Berlin Cultural Contexts

Throughout the duration of this trip I have had to use context clues very regularly to navigate even the simplest of daily situations.  Upon arriving in Berlin I quickly discovered that, besides the language, the culture here is not too different from the culture in the United States. This allowed me the assimilate quickly and feel very at home during my time in Berlin.  However, a cultural gap still exists and this has caused some challenges for me during my time here. The most noticeable cultural differences are small daily practices that Germans perform differently than Americans. One example of this is etiquette when eating at a restaurant.  In European restaurants you must ask the server for your bill, they will not automatically bring it to you. My first couple visits to local restaurants involved very long waits before one of us decided to ask for the bill. It took some experience and some context clues before I realized that I would have to ask for this bill every time, it would not simply be presented to me.

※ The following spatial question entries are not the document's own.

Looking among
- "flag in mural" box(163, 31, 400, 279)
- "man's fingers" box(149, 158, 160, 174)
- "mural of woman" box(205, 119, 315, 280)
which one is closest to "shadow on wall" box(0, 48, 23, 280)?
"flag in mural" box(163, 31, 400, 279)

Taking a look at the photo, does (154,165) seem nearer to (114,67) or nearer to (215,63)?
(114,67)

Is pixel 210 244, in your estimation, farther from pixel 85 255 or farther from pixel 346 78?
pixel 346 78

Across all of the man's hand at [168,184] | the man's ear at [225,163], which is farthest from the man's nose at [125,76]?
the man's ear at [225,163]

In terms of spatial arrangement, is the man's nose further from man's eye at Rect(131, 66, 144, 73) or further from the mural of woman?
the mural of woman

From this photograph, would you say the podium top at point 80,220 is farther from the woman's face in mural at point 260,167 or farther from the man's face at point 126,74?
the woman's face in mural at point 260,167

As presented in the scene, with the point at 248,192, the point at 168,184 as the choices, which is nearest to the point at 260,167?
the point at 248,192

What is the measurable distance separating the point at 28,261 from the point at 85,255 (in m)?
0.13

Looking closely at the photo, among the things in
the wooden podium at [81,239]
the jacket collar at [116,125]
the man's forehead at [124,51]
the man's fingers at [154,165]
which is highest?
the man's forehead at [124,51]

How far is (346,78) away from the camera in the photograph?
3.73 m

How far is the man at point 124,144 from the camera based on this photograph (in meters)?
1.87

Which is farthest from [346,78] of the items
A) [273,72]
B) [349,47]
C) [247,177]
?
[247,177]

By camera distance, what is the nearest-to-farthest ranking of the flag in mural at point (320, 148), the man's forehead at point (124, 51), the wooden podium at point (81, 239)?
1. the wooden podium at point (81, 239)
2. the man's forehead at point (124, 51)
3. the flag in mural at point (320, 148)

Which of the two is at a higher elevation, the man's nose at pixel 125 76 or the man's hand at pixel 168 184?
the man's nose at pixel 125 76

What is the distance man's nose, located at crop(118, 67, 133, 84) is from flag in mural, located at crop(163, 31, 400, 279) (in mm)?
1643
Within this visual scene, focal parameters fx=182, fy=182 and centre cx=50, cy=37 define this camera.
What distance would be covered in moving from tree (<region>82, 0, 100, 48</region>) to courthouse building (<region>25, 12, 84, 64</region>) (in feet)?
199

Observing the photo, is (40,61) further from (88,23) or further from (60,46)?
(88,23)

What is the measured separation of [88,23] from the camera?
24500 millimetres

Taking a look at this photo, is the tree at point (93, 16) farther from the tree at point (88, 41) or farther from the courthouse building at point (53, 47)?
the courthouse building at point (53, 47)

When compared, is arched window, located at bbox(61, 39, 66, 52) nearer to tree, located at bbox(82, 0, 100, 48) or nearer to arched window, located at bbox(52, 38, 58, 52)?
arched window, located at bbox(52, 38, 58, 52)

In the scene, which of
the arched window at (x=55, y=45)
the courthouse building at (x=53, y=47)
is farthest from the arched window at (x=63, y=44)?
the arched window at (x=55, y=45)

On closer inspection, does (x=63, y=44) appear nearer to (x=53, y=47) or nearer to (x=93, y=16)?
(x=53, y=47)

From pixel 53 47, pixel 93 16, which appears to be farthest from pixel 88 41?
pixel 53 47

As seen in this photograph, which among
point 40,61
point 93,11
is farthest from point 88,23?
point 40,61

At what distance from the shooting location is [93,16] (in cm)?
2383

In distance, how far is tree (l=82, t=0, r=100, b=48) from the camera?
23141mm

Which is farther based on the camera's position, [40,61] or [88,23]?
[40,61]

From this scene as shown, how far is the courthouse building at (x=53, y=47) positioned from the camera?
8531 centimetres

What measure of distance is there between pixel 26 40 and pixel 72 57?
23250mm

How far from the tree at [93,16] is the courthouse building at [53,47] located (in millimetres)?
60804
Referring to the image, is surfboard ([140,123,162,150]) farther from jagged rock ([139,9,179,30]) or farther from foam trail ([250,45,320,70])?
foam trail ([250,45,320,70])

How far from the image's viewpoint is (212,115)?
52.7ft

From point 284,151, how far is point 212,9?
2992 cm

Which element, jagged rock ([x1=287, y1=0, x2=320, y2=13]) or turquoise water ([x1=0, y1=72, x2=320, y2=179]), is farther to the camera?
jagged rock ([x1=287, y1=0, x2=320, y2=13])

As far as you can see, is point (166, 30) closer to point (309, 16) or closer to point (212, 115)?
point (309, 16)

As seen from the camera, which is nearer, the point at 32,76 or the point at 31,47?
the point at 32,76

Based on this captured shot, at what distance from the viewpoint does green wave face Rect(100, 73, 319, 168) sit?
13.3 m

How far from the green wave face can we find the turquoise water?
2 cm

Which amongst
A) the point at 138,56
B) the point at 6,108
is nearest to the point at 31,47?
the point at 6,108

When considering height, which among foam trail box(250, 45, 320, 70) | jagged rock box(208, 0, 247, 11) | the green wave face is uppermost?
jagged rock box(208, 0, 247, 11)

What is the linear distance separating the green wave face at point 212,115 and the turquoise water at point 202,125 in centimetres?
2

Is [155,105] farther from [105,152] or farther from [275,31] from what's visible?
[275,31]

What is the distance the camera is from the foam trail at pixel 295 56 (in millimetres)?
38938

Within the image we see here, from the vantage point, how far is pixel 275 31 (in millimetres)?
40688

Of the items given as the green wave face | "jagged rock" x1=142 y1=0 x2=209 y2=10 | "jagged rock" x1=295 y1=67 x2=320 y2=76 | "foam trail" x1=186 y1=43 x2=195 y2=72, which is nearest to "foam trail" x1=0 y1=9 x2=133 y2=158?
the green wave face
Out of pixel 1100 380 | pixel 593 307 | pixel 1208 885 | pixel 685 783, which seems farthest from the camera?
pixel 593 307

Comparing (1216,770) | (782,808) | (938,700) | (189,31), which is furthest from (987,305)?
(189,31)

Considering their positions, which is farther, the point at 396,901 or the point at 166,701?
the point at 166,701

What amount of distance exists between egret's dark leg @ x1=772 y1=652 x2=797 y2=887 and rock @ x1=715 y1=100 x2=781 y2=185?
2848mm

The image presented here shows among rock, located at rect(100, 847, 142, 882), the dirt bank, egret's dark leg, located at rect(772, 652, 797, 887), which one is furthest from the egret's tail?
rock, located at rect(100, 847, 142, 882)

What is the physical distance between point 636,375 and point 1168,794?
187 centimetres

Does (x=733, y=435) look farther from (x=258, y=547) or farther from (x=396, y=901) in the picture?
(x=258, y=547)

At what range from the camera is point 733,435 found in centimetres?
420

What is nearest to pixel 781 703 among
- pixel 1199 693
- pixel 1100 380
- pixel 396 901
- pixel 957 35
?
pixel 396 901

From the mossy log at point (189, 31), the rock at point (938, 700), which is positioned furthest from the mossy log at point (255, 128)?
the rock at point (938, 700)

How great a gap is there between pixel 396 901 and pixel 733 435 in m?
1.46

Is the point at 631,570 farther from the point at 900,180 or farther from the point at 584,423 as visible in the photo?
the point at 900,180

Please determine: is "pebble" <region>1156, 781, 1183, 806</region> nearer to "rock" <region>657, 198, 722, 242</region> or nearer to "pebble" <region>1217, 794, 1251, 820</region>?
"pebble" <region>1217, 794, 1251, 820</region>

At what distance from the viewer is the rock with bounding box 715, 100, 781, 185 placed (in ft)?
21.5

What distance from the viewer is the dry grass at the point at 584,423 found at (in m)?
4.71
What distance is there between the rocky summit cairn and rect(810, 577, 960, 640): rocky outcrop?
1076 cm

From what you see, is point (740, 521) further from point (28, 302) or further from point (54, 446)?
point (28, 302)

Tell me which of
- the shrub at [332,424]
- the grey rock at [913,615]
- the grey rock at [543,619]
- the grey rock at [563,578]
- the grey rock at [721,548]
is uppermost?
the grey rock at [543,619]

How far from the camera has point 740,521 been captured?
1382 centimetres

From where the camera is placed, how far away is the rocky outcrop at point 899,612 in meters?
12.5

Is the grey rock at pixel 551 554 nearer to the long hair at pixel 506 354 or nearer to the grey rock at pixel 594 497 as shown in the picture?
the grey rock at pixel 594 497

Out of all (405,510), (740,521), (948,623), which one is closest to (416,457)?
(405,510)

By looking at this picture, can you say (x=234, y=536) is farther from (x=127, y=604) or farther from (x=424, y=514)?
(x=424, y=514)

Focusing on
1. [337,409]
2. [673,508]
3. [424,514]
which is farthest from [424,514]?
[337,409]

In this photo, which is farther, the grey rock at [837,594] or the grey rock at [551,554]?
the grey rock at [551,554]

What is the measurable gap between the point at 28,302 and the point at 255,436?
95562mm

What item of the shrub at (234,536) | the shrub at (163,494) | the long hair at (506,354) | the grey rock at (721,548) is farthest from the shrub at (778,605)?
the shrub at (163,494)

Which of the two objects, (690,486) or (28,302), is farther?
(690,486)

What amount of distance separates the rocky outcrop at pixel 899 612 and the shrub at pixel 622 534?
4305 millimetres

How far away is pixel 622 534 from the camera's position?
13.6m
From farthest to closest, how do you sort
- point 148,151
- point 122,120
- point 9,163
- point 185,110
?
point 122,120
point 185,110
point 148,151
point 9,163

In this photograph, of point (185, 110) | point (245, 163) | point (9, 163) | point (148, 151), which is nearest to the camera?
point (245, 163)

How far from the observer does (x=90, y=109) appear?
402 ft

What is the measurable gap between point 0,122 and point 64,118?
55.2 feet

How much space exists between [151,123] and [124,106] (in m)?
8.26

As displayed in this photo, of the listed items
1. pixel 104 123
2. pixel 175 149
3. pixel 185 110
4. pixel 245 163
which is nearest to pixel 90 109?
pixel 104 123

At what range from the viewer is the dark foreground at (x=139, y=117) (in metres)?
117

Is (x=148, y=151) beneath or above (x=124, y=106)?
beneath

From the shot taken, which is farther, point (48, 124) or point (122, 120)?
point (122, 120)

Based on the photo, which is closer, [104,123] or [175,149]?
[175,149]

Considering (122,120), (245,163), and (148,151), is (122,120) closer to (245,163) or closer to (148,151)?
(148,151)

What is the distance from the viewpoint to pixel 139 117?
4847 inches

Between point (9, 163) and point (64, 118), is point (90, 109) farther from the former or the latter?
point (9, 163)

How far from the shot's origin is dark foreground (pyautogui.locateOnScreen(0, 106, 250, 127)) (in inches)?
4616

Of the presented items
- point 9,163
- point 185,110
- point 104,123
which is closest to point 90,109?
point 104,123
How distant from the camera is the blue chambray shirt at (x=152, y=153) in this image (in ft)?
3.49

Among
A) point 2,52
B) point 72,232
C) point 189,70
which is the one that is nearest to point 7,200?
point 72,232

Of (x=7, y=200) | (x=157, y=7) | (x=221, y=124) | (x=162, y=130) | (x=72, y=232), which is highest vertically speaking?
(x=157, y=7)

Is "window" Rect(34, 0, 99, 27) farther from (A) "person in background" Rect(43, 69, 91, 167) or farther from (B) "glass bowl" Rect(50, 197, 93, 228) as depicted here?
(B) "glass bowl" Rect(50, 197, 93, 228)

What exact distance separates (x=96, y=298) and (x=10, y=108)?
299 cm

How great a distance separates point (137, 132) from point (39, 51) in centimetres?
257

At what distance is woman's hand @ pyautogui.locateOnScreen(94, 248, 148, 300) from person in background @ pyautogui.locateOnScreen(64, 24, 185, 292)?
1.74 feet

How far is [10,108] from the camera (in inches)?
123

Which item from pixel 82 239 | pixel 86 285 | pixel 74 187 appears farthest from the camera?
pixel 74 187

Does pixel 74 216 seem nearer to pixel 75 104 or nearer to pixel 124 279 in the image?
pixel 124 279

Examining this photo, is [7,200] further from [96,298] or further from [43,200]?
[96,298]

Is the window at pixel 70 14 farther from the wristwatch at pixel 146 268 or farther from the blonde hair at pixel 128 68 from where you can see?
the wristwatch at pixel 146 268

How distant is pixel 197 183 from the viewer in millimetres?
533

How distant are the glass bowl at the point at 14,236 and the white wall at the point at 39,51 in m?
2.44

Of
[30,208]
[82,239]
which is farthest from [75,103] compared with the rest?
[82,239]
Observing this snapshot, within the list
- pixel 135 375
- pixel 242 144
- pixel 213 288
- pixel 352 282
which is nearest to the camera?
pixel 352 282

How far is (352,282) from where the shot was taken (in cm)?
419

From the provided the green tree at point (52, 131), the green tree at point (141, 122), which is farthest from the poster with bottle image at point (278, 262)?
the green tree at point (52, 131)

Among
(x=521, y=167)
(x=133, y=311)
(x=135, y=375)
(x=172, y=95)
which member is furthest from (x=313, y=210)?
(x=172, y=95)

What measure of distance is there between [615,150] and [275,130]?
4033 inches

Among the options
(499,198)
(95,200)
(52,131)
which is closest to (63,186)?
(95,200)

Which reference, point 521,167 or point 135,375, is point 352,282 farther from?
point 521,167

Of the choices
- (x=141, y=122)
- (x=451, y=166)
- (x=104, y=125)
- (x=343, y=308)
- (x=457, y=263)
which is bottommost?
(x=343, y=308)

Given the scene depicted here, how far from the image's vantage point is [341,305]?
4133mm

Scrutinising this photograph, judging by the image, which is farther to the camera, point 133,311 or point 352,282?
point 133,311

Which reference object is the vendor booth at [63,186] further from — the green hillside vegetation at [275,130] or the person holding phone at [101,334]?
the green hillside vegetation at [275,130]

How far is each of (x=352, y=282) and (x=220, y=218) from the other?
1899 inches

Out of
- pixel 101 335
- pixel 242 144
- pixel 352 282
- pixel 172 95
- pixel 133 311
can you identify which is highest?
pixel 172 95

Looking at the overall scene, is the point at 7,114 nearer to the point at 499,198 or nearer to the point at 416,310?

Another example of a cultural difference is jaywalking practices.  Jaywalking is very uncommon in Germany. In the U.S., in my experience, it is uncommon for people to jaywalk across busy streets, however, less busy streets are frequently crossed without waiting for a green light. In Germany, almost everybody waits for a walk sign at every street and it is uncommon to see someone cross the street where there is no crosswalk. Even late at night, on a small road with no cars around, people can be seen patiently waiting for the walk sign to turn green. Outside of these specific instances I have had to use context clues often during my daily routines.  The most common reason for me to have to do this would be my inability to communicate verbally since I know absolutely no German (and my Spanish skills do not translate). The most common case of this is at the grocery store when the cashier is giving me instructions on how to pay or asking if I would like a receipt. I can’t tell exactly what they are saying but due to their motions, body language and my point in the checkout process I get by pretty well.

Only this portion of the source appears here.